Count the rows below that contain the string "pixel", treating uppercase and lowercase as different, and reply with that number alone.

▸ GIVEN ENTRIES:
_____

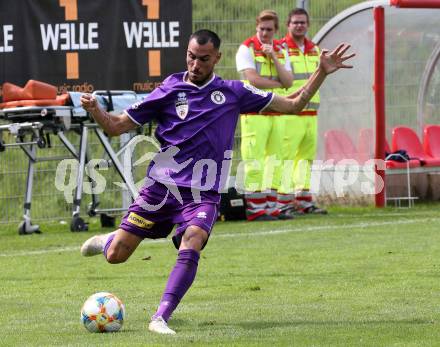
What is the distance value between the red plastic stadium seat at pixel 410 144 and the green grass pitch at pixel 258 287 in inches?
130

_____

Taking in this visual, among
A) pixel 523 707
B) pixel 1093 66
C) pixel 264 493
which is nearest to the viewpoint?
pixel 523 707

_____

▸ SOLUTION FOR THIS EXERCISE: 5